I trained an XGBoost model(version 1.5.0) for regression problem.
Then I successfully built a docker and I tried to run it but nothing happens:
Deployment docker run --rm -p 80:80 gehalt-bench:no-batch
INFO: Started server process [1]
INFO: Waiting for application startup
So after “Waiting for application startup” nothing happens.

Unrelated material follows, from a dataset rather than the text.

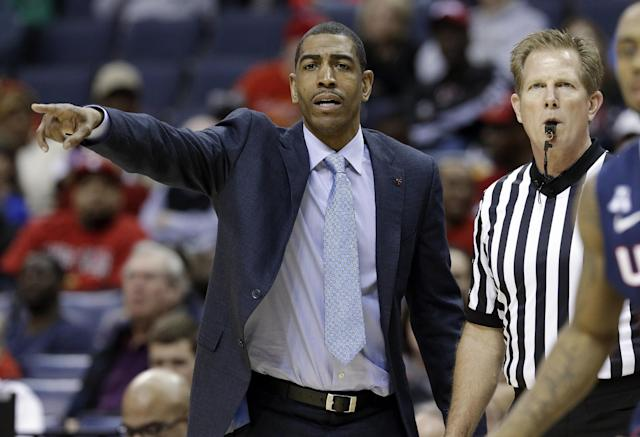 Connecticut coach Kevin Ollie gestures as he and an official watch during the second half of an NCAA college basketball game between Connecticut and Cincinnati in the semifinals of the American Athletic Conference men's tournament Friday, March 14, 2014, in Memphis, Tenn. (AP Photo/Mark Humphrey)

Here is my code for server file:
import pickle
import numpy as np
from fastapi import FastAPI
from pydantic import BaseModel
app = FastAPI(title="Salary")
class Salary(BaseModel):
attr1: float
attr2: int
attr3: int
attr4: int
attr5: int
attr6: int
attr7: int
attr8: int
#function run at the startup of the server
@app.on_event('startup')
def load_model():
with open('/app/model.pkl','rb') as file:
global model
model = pickle.load(file)
@app.post('/predict')
def predict(sal:Salary):
data_point = np.array(
[
[
sal.attr1,
sal.attr2,
sal.attr3,
sal.attr4,
sal.attr5,
sal.attr6,
sal.attr7,
sal.attr8
]
]
)
pred = model.predict(data_point).tolist()
pred = pred[0]
print(pred)
return {'Prediction':pred}
my requirements.txt file:
fastapi
uvicorn
scikit-learn==0.24.1
xgboost==1.5.0
Docker File:
FROM frolvlad/alpine-miniconda3:python3.7
COPY requirements.txt .
RUN pip install -r requirements.txt && \
rm requirements.txt
EXPOSE 80
COPY ./app /app
CMD ["uvicorn", "app.main:app", "--host", "0.0.0.0", "--port", "80"]
How can I fix a problem? It might be, that version of xgboost might be a problem…
WIth other sklearn models everything works fine.